THE TASK:
Retype the stretch of the data below from the line containing "At what distance from" through the end of the data, both ends included, word for word. Leave the pictures out of your answer.

STORED DATA:
>> Start

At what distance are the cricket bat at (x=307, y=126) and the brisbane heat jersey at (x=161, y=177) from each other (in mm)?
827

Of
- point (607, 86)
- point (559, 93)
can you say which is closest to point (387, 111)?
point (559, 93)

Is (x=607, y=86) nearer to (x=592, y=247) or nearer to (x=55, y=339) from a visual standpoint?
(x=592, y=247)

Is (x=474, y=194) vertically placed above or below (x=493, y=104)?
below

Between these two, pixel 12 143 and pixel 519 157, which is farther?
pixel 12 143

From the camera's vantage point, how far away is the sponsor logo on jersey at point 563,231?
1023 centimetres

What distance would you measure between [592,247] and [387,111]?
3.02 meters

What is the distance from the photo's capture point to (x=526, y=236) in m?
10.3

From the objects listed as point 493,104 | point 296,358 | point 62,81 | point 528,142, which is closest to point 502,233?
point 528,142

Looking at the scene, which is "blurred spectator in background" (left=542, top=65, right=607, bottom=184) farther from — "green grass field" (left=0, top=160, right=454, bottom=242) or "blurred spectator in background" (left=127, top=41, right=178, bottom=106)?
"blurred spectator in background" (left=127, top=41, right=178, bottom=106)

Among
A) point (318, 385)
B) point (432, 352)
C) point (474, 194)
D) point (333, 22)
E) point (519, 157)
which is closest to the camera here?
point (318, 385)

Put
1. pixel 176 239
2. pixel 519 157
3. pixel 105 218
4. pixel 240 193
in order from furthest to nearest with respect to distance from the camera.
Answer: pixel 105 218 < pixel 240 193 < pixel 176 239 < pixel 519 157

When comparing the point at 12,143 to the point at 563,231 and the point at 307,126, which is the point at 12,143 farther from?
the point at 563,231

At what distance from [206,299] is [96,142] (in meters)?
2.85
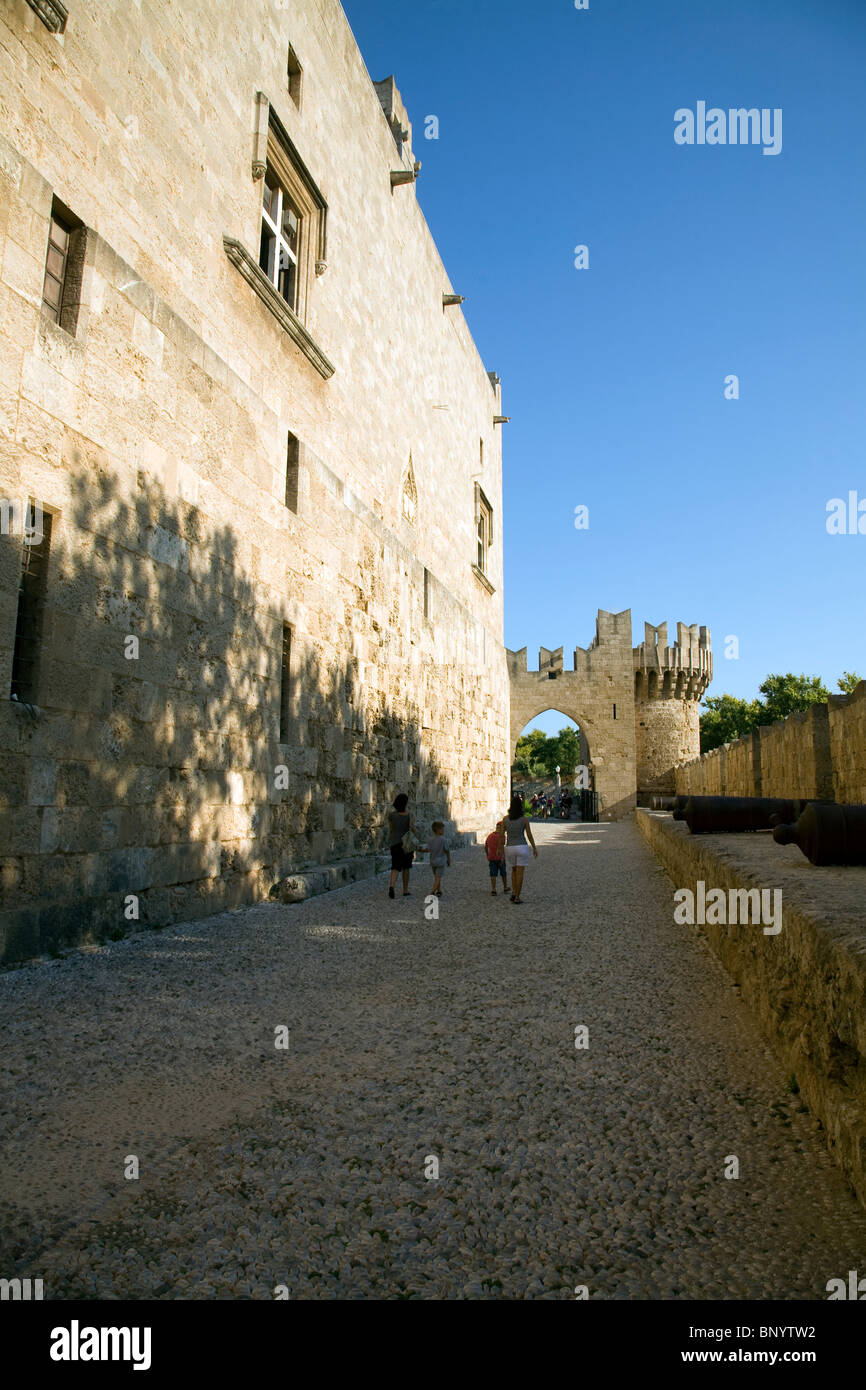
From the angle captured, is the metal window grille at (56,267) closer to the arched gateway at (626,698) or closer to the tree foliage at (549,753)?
the arched gateway at (626,698)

>> End

WRITTEN RESPONSE:
At what distance from [206,299] is [96,142] (in meters)?
2.85
From the angle captured, is the metal window grille at (56,267) closer to the arched gateway at (626,698) or closer to the tree foliage at (549,753)?
the arched gateway at (626,698)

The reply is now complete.